══ Input for this task

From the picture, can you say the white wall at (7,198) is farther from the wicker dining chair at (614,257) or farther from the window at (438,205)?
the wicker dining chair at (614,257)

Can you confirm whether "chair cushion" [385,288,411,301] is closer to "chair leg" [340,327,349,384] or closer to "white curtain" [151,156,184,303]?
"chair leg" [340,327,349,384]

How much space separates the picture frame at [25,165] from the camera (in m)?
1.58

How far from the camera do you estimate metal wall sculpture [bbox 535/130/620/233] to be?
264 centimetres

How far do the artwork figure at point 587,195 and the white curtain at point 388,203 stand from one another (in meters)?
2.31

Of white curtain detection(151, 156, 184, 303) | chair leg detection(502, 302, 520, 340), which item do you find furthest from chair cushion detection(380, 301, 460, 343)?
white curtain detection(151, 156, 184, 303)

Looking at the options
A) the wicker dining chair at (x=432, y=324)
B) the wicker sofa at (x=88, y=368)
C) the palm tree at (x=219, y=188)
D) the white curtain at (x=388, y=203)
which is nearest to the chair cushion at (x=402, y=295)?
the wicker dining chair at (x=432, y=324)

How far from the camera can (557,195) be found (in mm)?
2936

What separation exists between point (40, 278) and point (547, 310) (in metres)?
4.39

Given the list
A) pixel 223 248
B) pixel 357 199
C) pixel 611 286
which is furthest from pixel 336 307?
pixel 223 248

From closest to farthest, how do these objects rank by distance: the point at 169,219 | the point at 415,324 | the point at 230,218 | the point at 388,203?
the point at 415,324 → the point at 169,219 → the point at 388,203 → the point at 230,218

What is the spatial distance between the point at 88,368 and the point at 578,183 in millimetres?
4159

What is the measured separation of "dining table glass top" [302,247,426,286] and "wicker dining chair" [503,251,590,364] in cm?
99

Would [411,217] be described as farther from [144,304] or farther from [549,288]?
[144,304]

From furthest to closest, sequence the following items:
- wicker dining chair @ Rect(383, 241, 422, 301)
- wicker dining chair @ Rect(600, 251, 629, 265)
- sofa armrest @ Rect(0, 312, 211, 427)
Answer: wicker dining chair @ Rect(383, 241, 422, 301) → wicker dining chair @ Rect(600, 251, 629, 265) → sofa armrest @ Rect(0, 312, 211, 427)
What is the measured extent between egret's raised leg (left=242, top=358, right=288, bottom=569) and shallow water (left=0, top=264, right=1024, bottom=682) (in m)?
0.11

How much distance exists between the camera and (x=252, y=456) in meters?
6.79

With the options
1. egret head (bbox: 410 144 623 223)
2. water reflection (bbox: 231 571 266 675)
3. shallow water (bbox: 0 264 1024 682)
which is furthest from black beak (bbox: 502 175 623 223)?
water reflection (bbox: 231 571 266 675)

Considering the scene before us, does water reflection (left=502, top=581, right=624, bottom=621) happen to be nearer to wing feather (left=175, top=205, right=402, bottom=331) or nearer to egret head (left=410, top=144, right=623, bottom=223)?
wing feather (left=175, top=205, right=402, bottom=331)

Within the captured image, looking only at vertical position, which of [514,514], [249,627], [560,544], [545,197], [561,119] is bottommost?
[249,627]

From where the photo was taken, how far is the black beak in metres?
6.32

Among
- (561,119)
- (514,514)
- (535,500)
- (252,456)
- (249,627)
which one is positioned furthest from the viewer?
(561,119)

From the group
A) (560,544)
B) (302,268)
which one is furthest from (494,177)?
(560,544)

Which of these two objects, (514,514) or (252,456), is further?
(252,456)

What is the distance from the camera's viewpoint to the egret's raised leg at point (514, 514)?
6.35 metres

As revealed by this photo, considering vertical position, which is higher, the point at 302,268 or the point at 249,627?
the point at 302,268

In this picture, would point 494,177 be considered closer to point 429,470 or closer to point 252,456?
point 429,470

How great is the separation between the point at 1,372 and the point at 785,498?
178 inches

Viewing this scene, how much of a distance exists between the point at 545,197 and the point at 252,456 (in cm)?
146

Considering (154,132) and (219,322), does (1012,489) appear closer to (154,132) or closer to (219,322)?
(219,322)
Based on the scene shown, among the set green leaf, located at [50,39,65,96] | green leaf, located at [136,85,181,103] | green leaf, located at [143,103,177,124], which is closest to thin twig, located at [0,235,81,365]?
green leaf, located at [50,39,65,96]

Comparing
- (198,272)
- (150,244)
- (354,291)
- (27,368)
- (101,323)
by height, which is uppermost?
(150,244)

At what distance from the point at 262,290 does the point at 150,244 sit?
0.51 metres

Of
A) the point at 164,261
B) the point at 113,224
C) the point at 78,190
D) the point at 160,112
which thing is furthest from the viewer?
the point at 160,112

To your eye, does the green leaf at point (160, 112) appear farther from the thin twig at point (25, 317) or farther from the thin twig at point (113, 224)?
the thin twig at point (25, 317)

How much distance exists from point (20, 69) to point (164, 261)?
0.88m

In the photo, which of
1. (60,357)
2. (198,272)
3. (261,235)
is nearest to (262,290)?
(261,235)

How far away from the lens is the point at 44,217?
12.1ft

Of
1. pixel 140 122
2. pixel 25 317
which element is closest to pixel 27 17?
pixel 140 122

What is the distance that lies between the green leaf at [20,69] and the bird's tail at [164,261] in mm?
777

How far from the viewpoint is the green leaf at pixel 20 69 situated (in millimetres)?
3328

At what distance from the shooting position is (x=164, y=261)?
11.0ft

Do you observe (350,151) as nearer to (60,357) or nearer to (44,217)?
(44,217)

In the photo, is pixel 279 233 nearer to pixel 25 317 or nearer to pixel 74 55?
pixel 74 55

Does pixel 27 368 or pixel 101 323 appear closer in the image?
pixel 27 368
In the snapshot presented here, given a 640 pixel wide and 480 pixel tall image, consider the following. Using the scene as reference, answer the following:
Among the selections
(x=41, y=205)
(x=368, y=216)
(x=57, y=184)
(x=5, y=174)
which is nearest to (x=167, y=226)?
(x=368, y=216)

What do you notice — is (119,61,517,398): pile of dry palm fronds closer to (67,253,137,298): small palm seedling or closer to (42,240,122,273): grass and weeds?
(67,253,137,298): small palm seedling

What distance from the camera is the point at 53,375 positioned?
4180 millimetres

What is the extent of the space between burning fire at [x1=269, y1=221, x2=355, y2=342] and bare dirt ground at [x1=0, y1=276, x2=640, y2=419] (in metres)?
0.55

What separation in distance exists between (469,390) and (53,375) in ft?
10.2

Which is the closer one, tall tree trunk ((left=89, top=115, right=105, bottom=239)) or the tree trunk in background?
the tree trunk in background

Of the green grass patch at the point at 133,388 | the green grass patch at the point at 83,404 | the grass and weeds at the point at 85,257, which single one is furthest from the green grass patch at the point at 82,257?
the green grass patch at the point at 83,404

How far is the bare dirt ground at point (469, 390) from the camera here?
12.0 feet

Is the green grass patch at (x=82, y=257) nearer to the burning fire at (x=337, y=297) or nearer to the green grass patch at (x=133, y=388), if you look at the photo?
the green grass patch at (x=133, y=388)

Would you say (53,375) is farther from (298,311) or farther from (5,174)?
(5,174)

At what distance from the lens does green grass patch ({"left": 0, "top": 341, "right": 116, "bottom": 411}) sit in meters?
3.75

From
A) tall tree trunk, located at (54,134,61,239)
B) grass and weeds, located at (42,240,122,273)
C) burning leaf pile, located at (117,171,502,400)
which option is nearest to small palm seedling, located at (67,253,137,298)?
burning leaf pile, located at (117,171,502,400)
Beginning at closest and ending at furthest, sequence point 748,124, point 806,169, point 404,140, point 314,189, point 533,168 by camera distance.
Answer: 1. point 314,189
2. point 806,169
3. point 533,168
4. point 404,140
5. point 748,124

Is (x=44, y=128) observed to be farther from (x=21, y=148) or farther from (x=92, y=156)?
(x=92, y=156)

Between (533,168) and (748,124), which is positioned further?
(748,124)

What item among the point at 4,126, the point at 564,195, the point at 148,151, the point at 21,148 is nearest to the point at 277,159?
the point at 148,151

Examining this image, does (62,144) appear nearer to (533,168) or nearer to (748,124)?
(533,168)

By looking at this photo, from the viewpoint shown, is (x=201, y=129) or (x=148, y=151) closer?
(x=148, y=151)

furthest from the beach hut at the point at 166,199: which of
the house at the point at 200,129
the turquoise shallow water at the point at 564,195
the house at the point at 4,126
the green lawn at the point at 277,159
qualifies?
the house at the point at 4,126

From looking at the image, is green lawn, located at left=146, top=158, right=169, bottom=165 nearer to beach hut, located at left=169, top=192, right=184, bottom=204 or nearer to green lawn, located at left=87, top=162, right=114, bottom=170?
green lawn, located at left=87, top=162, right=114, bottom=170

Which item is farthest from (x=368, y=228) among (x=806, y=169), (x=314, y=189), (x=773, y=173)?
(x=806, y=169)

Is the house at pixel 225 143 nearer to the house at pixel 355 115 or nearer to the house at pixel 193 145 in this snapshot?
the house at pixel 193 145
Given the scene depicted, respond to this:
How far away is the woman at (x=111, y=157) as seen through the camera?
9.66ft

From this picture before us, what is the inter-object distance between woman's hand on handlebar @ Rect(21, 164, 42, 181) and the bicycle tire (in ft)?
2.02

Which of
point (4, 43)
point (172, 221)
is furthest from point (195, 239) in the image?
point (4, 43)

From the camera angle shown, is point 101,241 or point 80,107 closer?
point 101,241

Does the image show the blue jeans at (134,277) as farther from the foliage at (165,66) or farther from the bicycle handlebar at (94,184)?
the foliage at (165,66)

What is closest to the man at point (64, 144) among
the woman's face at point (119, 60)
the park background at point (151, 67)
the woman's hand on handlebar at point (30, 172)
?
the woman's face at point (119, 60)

════

#### Problem requirements
Restate word for word the lines from the one holding "Is the house" to the end of the listing, both ends included, and nothing more.

#### Output of the task
Is the house at pixel 225 143 nearer to the house at pixel 355 115 or nearer to the house at pixel 193 145 in this snapshot?
the house at pixel 193 145
Given the scene depicted, respond to this:
How far away is the woman at (x=111, y=157) as seen through the camera?
9.66ft

From this picture before us, what is the inter-object distance between woman's hand on handlebar @ Rect(21, 164, 42, 181) and the bicycle tire (in ft)?
2.02

Which of
point (4, 43)
point (172, 221)
is furthest from point (195, 239) in the image?
point (4, 43)

From the camera angle shown, is point 101,241 or point 80,107 closer?
point 101,241

Does the image show the blue jeans at (134,277) as farther from the foliage at (165,66) or farther from the bicycle handlebar at (94,184)?
the foliage at (165,66)

What is closest to the man at point (64, 144) among
the woman's face at point (119, 60)
the park background at point (151, 67)
the woman's hand on handlebar at point (30, 172)
?
the woman's face at point (119, 60)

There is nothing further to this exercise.